In 한국 출신, 한국 isn't a location but is the country/nation.
한국 음신 = Korean food
한국 음악 = Korean music
출신 = native
한국 출신 = Korean native / native Korean.
If you want to use a marker, then you could use 한국의 출신.
의 is a possessive marker. It means "belonging to" / "of".
Can you use this phrase with cities, or countries only? Can I say: 남자는 파리 출신입니다. If not, what is the correct phrase? Thanks.
When do we use , "from" and when to use "in" ? Can someone explain pls? I mean , "The woman is in Korea" or the woman is from korea
The woman is in Korea = 여자는 한국에 있[다/습니다]. - This sentence means that the woman is in Korea right now. The woman is from Korea = 여자는 한국에서 왔습니다. - This sentence means that the woman came from Korea.
"The woman is Korean" and "the woman is from Korea" they both mean the same.
Hi Hatchy93, I actually agree with you and you are right in most cases. However, there are cases when someone is no longer Korean even if he or she is originally from Korea. For example, if you search the name Viktor Ahn - one of the most accomplished short-track speed-skaters of all time, you will find that he is now Russian but originally from Korea. He was born and raised in Korea and won many gold medals in the 2006 Winter Olympics as a member of the Korean national team. However, he later chose to join the Russian team as he felt that he was not being fairly treated within the Korean national team. In the 2018 Olympics, he won three gold medals as a Russian citizen. There are many similar cases like him and vice versa - the woman may be Korean now but originally from a different nation or the woman is no longer Korean but originally from Korea.
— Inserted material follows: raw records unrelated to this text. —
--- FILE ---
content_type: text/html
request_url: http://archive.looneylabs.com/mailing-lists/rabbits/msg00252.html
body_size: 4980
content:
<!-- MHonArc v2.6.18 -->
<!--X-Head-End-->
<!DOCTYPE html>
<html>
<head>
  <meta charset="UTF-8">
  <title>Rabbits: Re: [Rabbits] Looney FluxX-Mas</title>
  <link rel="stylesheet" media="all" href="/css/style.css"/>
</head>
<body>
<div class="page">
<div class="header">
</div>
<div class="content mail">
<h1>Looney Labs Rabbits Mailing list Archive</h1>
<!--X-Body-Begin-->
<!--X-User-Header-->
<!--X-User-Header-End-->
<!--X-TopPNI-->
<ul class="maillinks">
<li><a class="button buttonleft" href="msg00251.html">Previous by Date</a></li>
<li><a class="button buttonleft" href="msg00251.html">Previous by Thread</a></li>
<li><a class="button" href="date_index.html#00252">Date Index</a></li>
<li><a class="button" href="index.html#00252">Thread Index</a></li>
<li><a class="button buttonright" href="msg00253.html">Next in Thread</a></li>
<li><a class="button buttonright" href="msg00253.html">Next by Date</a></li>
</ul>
I hope this explanation deepens your understanding of the Korean word - 출신이다! Keep up the great work and continue to enjoy learning Korean!
They don't quite mean the same thing.
For example: A woman born and raised in America with Korean parents is "from America", but also is Korean (by heritage).
Edit: And a child born in Korea to non-Korean parents isn't Korean despite arguably being from Korea.
I just got a typo in my sentence when I write it but it's taking the gearts awat
출신 means "native".
But "The woman is Korean." could apply to a woman born outside of Korea to Korean parents. Such a woman would be "Korean", but not "한국 출신".
American food - 미국 음식
Chinese person - 중국 사람
French music - 프랑스 음악
출신 means native
한국 출신 - Korean native /native of Korea
한국에 출신 doesn't make sense, because they're a native even if they leave Korea.